**Task directions**
Copy out all of the material below with "camera" swapped for "viewer" and everything else left as it is. Don't include the pictures.

──────

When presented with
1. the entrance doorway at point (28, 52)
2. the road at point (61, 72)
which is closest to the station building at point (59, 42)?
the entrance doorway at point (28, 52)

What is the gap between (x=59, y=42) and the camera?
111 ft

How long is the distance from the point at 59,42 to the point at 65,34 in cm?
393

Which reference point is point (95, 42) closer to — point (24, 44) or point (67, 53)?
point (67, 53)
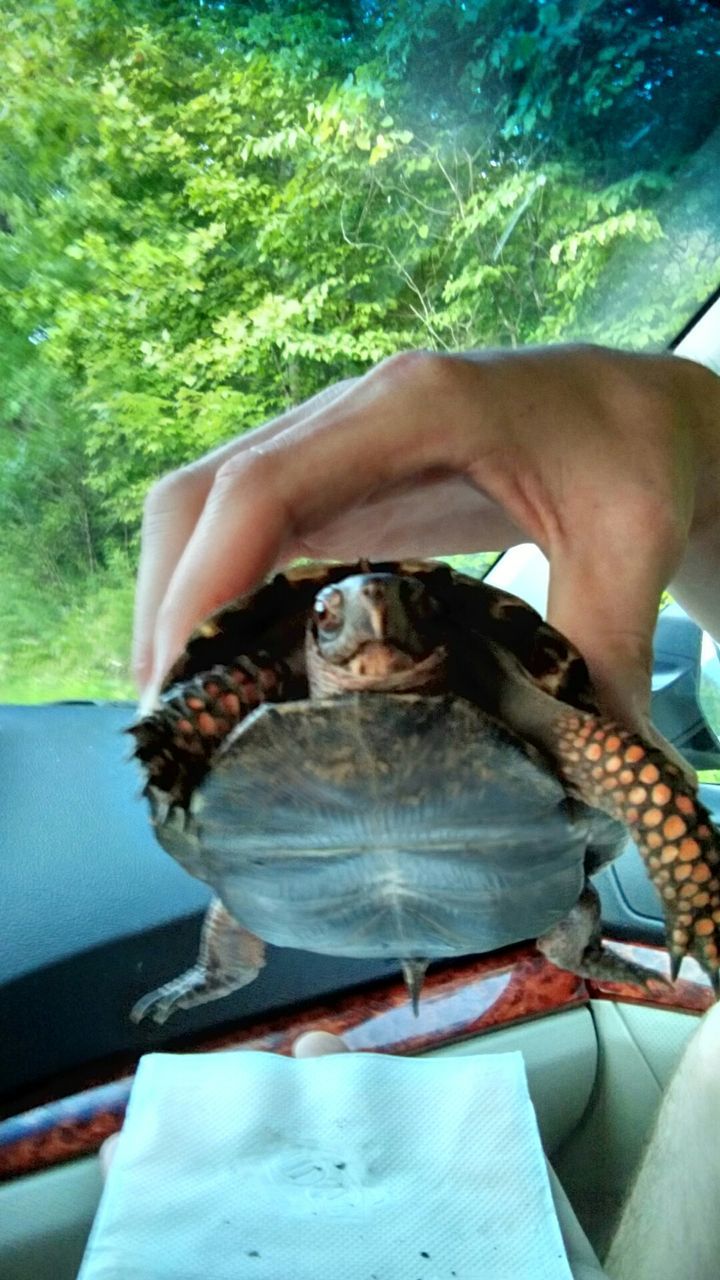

──────

**Written answer**
When presented with
1. the entrance doorway at point (28, 52)
2. the road at point (61, 72)
which is closest to the station building at point (59, 42)?
the entrance doorway at point (28, 52)

What is the gap between (x=59, y=42) and the viewer?
111 ft

How long is the distance from the point at 59,42 to the point at 65,34 in cm?
393

Which reference point is point (95, 42) closer to — point (24, 44) or point (67, 53)?
point (67, 53)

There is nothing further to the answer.